EXCERPT TO READ:
The film, directed M Venkat Raman, portions of which were originally shot in the late 1950s, hit theatres two years after her death on 23 February 1969, 48 years ago.

Sonal Pandya

Dubbed the ‘Venus of the Indian Screen’ by Filmindia editor Baburao Patel, Madhubala had audiences and personalities within the film industry singing her praises. In the book I Want to Live: The Story of Madhubala by Khatija Akbar, actress Nirupa Roy had said, “There never was and never will be anyone with her looks,” while dancer-actress Minoo Mumtaz remembered, “Her complexion was so fair and translucent that when she ate a paan (betel leaf) you could almost see the red colour going down her throat.”

While Madhubala reigned supreme during the black-and-white era, the full effect of her beauty was experienced in two films — Mughal-E-Azam (1960) and Jwala (1970).

A portion of Mughal-E-Azam, around four reels, of which the song ‘Pyar Kiya To Darna Kya’ was a part of, was filmed in colour. The film became a classic and Madhubala’s performance as the doomed but defiant Anarkali goes down as one of the greatest in Indian cinema. Her only fully colour film became MV Raman’s Jwala (1970) co-starring Sohrab Modi, Sunil Dutt and Pran which used locations of the Samode Palace in Jaipur, Rajasthan.

Source data:
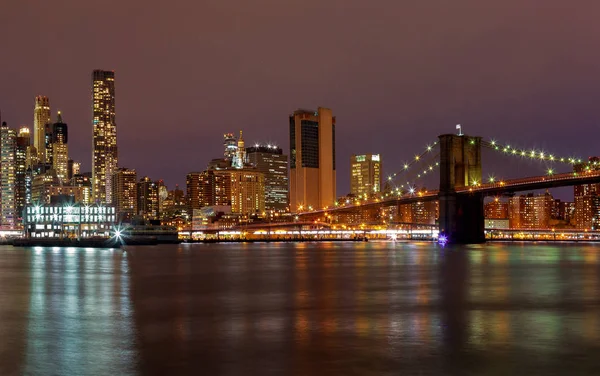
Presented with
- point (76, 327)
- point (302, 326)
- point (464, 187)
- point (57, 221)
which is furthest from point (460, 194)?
point (76, 327)

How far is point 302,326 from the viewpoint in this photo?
19.7 m

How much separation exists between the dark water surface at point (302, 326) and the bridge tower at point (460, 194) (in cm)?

YOUR OBJECTIVE: According to the excerpt about Madhubala, who gave her the title "Venus of the Indian Screen"? This data was taken from a separate source and has no connection to the excerpt about Madhubala.

WRITTEN ANSWER: Baburao Patel, the editor of Filmindia.